*WORKING DATA*.
■ ■ ■

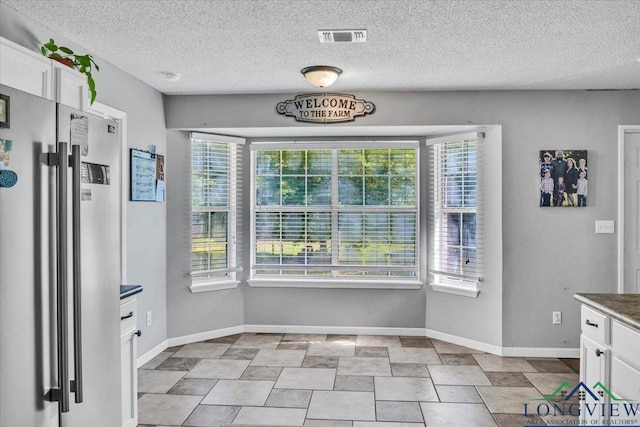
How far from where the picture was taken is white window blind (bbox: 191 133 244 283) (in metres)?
4.84

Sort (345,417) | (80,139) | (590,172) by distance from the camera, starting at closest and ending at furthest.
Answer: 1. (80,139)
2. (345,417)
3. (590,172)

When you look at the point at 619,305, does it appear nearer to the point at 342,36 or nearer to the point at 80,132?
the point at 342,36

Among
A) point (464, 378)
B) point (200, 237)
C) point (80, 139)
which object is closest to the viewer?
point (80, 139)

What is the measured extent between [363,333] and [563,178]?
2495 millimetres

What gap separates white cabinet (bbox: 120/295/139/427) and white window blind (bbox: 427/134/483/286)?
10.3 ft

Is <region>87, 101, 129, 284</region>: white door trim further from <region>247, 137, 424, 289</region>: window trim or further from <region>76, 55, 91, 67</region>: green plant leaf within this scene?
<region>247, 137, 424, 289</region>: window trim

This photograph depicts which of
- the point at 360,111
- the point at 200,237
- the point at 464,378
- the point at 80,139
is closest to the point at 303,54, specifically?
the point at 360,111

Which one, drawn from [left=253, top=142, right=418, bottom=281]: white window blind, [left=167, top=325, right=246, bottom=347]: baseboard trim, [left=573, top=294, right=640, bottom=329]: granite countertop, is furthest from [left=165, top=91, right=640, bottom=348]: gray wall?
[left=167, top=325, right=246, bottom=347]: baseboard trim

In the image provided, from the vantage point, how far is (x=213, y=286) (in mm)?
4906

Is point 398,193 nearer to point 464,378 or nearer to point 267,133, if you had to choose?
point 267,133

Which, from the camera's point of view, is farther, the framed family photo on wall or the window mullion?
the window mullion

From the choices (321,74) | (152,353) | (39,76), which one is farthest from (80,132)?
(152,353)

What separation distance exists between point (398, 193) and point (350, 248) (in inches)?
31.1

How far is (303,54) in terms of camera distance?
3434 millimetres
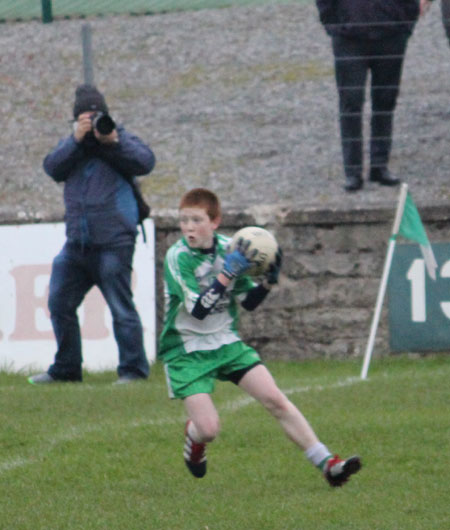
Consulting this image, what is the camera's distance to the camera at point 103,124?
973 centimetres

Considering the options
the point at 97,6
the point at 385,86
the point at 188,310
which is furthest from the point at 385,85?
the point at 188,310

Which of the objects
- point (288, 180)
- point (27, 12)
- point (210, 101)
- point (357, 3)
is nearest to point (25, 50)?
point (27, 12)

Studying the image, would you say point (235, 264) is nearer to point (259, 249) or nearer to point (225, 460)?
point (259, 249)

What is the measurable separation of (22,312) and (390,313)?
3.26 m

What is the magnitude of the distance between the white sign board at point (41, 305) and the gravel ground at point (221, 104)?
28cm

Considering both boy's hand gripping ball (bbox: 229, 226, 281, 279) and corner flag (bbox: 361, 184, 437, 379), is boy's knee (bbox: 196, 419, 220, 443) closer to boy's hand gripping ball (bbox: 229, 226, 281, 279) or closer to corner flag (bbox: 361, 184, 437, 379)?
boy's hand gripping ball (bbox: 229, 226, 281, 279)

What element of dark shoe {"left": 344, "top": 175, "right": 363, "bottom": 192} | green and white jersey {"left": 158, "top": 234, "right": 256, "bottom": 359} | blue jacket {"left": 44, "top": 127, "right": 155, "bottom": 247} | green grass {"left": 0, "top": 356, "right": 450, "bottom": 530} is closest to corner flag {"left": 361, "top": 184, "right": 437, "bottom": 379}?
green grass {"left": 0, "top": 356, "right": 450, "bottom": 530}

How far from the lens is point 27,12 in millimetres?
14336

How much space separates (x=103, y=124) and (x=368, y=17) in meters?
3.08

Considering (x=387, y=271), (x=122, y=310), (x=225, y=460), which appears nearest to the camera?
(x=225, y=460)

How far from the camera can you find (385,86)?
1188 centimetres

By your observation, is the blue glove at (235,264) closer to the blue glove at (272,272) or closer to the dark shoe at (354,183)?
the blue glove at (272,272)

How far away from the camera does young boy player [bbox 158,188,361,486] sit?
662cm

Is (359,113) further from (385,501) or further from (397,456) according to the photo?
(385,501)
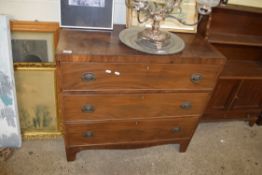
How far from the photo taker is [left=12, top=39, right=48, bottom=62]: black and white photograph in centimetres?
144

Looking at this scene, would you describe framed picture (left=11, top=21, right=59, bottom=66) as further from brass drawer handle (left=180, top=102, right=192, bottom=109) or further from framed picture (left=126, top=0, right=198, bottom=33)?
brass drawer handle (left=180, top=102, right=192, bottom=109)

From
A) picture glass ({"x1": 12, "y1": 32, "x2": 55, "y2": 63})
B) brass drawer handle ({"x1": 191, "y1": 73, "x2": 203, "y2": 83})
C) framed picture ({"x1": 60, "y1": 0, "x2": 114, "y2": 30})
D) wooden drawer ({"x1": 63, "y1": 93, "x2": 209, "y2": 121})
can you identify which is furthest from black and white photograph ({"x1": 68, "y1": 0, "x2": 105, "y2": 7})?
brass drawer handle ({"x1": 191, "y1": 73, "x2": 203, "y2": 83})

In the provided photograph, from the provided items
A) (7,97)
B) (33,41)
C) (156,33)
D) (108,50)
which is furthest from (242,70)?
(7,97)

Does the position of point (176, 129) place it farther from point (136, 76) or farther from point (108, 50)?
point (108, 50)

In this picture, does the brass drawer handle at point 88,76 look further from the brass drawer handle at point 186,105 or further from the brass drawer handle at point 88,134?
the brass drawer handle at point 186,105

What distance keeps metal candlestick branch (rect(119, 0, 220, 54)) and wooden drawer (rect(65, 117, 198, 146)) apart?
1.65ft

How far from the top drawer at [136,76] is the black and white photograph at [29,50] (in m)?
0.50

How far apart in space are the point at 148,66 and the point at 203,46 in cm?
41

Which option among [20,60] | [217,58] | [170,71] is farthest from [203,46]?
[20,60]

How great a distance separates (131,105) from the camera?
131 centimetres

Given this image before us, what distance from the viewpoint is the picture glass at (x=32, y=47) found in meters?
1.43

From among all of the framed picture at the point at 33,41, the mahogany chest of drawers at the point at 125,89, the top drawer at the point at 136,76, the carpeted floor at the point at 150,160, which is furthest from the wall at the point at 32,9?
the carpeted floor at the point at 150,160

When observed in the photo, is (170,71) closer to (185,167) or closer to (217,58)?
(217,58)

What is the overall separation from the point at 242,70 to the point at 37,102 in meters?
1.64
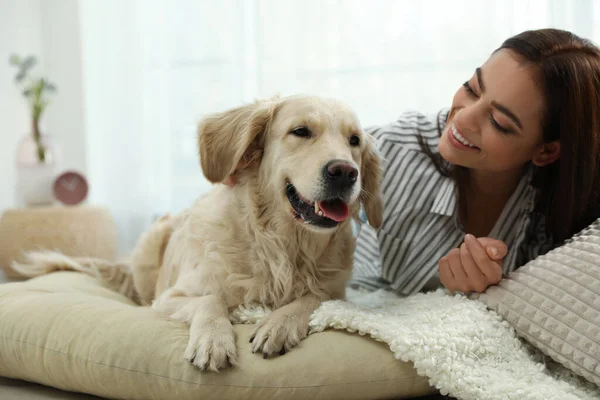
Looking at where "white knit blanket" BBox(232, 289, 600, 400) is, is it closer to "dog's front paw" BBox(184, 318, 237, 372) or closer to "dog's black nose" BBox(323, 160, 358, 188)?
"dog's front paw" BBox(184, 318, 237, 372)

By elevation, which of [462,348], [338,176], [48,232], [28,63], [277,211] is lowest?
[48,232]

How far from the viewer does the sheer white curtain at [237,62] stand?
9.70 feet

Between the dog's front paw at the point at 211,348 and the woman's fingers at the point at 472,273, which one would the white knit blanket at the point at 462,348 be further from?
the dog's front paw at the point at 211,348

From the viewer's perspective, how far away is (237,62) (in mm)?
3348

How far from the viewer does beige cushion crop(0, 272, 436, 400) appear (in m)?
1.21

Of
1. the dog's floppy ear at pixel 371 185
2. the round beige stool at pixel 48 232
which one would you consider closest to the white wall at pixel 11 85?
the round beige stool at pixel 48 232

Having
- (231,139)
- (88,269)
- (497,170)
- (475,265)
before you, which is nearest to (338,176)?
(231,139)

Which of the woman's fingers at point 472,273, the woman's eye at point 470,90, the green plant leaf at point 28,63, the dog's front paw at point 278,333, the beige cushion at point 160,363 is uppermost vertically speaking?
the green plant leaf at point 28,63

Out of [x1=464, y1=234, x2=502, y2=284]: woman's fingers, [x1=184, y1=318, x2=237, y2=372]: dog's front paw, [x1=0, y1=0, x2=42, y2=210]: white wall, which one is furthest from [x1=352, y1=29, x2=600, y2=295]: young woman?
[x1=0, y1=0, x2=42, y2=210]: white wall

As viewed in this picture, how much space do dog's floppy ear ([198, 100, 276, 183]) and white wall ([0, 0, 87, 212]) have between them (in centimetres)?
247

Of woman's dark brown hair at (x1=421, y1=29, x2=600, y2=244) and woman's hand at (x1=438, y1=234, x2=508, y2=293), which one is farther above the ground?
woman's dark brown hair at (x1=421, y1=29, x2=600, y2=244)

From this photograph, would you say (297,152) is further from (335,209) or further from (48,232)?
(48,232)

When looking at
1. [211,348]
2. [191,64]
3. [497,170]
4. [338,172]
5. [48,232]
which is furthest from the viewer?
[191,64]

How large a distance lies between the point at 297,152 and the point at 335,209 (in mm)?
170
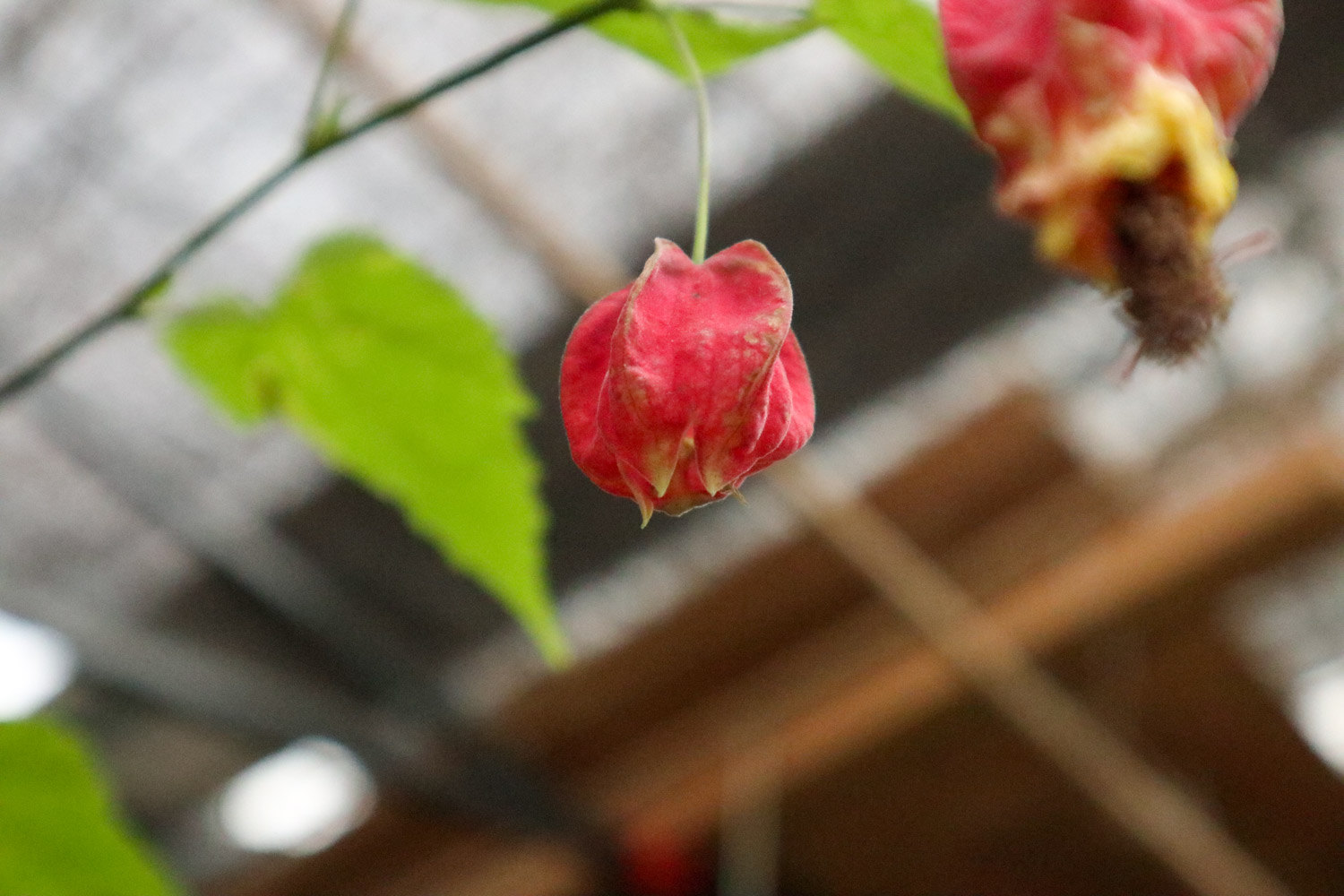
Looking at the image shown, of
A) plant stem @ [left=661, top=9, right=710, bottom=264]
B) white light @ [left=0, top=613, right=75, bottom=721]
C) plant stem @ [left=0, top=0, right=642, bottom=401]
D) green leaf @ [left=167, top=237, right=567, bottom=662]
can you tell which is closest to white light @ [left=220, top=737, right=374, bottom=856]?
white light @ [left=0, top=613, right=75, bottom=721]

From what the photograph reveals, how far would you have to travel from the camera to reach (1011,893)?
195 cm

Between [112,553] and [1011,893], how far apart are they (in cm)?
139

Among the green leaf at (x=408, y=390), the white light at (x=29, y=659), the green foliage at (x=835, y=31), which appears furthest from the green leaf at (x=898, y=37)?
the white light at (x=29, y=659)

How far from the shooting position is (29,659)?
1.38m

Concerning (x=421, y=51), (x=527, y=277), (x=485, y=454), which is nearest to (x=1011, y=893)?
(x=527, y=277)

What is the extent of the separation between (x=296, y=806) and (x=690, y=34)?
6.22 feet

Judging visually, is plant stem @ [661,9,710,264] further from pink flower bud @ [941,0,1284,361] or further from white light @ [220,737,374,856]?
white light @ [220,737,374,856]

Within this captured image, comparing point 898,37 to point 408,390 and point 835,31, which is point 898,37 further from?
point 408,390

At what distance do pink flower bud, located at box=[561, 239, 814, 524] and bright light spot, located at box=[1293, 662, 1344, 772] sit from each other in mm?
1658

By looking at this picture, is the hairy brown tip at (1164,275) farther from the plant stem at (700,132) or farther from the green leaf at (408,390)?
the green leaf at (408,390)

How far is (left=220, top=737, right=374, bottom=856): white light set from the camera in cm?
193

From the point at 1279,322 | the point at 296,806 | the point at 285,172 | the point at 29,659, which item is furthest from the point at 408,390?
the point at 296,806

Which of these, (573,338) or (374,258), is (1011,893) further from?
(573,338)

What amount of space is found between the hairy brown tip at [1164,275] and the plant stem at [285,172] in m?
0.13
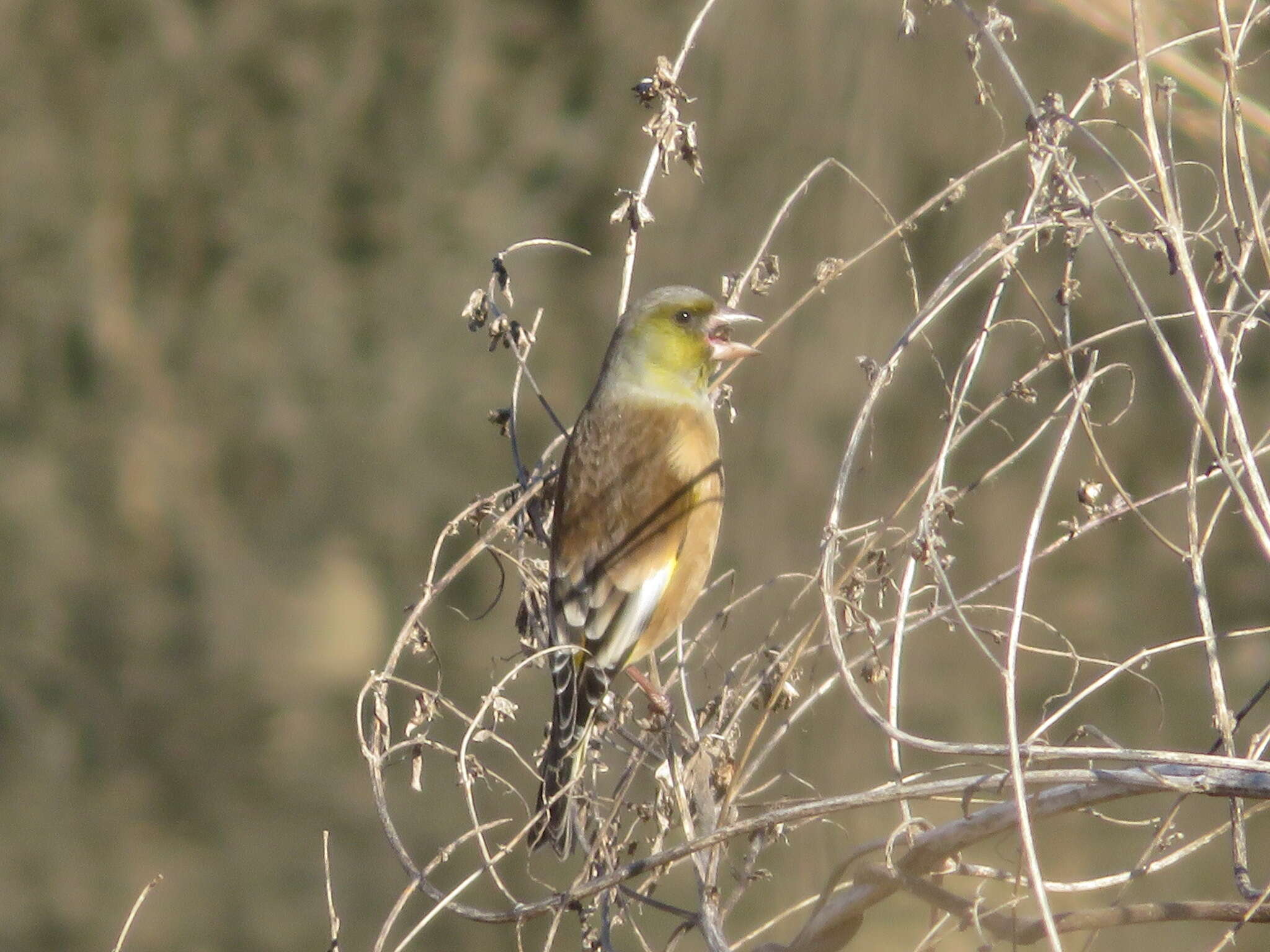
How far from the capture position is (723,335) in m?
4.22

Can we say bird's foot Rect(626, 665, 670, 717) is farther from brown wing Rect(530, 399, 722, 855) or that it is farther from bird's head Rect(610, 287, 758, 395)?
bird's head Rect(610, 287, 758, 395)

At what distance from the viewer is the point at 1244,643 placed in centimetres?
519

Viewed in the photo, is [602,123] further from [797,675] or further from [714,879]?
[714,879]

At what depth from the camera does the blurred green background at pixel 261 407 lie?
6457 mm

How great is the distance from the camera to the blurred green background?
6457 millimetres

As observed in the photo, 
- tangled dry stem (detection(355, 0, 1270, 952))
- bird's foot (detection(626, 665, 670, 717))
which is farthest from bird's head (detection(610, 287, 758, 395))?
bird's foot (detection(626, 665, 670, 717))

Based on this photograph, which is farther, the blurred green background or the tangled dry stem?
the blurred green background

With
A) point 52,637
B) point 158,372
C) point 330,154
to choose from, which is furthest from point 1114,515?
point 52,637

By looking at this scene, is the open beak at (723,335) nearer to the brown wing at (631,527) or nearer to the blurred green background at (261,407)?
the brown wing at (631,527)

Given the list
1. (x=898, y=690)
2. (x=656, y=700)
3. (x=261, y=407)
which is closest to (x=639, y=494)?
(x=656, y=700)

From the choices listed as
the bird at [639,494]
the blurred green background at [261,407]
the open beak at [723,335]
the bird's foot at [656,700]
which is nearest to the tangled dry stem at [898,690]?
the bird's foot at [656,700]

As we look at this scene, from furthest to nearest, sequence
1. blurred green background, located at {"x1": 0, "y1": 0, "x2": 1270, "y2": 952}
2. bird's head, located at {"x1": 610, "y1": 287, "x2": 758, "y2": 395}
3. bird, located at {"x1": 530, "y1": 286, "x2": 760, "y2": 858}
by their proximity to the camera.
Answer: blurred green background, located at {"x1": 0, "y1": 0, "x2": 1270, "y2": 952}, bird's head, located at {"x1": 610, "y1": 287, "x2": 758, "y2": 395}, bird, located at {"x1": 530, "y1": 286, "x2": 760, "y2": 858}

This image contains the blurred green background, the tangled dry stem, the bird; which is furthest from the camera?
the blurred green background

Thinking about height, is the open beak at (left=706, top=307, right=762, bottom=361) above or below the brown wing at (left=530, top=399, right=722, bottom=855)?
above
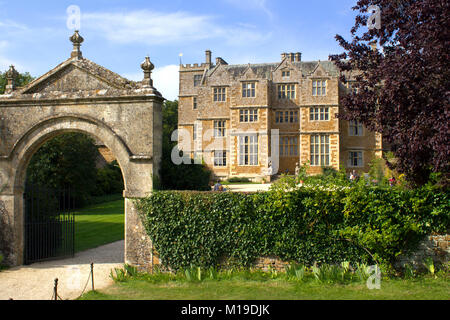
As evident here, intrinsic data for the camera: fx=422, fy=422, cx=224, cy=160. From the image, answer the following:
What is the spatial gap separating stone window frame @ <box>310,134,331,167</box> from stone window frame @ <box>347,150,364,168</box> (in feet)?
8.20

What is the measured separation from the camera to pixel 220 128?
1398 inches

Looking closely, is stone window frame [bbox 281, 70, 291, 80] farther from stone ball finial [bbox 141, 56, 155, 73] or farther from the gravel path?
stone ball finial [bbox 141, 56, 155, 73]

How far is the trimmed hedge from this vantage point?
8812 mm

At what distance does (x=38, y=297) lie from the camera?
851 centimetres

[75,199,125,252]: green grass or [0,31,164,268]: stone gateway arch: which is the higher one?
[0,31,164,268]: stone gateway arch

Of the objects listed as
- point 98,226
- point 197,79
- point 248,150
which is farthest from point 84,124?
point 197,79

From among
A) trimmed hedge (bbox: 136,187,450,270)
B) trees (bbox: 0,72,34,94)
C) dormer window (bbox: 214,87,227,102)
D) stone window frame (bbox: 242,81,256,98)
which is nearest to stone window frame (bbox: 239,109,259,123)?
stone window frame (bbox: 242,81,256,98)

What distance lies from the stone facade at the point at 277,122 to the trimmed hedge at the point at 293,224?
23.5 m

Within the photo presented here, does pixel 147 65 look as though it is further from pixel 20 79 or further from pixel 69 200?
pixel 20 79

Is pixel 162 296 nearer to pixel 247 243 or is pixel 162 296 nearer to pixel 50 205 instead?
pixel 247 243

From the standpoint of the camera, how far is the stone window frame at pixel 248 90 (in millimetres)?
34031

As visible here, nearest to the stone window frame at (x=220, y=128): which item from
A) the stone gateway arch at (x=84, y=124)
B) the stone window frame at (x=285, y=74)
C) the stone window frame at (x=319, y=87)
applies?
the stone window frame at (x=285, y=74)

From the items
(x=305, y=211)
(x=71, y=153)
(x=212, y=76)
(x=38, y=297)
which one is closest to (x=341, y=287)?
(x=305, y=211)

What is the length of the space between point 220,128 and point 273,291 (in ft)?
91.5
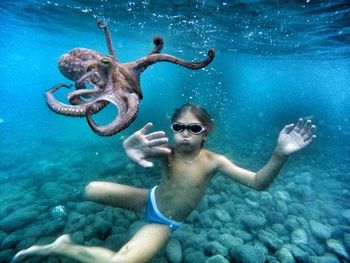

■ ■ ■

*WRITTEN PROBLEM*. Rewrite everything from the line containing "At what distance does" down to the end of the rows, putting "viewer" wherever "camera" appears and leaving all else unchanged. Leave the pictures out of your answer.

*ANSWER*.
At what distance does (x=38, y=297) lie from the viewer?
851 centimetres

[75,199,125,252]: green grass or [0,31,164,268]: stone gateway arch: which is the higher one?
[0,31,164,268]: stone gateway arch

Of the objects listed as
- point 98,226
- point 197,79
- point 248,150
which is farthest from point 84,124?
point 197,79

From among
A) trimmed hedge (bbox: 136,187,450,270)
B) trees (bbox: 0,72,34,94)
C) dormer window (bbox: 214,87,227,102)
D) stone window frame (bbox: 242,81,256,98)
which is nearest to stone window frame (bbox: 239,109,259,123)?
stone window frame (bbox: 242,81,256,98)

What distance lies from the stone facade at the point at 277,122 to the trimmed hedge at the point at 293,224?
23.5 m

Within the photo presented here, does pixel 147 65 look as though it is further from pixel 20 79 or further from pixel 69 200?
pixel 20 79

Is pixel 162 296 nearer to pixel 247 243 or is pixel 162 296 nearer to pixel 50 205 instead?
pixel 247 243

From the standpoint of the viewer, how far is the stone window frame at pixel 248 90 (in millimetres)?
34031

As visible here, nearest to the stone window frame at (x=220, y=128): which item from
A) the stone gateway arch at (x=84, y=124)
B) the stone window frame at (x=285, y=74)
C) the stone window frame at (x=319, y=87)
applies?
the stone window frame at (x=285, y=74)

From the items
(x=305, y=211)
(x=71, y=153)
(x=212, y=76)
(x=38, y=297)
which one is closest to (x=341, y=287)?
(x=305, y=211)

What is the length of the space between point 220,128 and point 273,291 (in ft)?
91.5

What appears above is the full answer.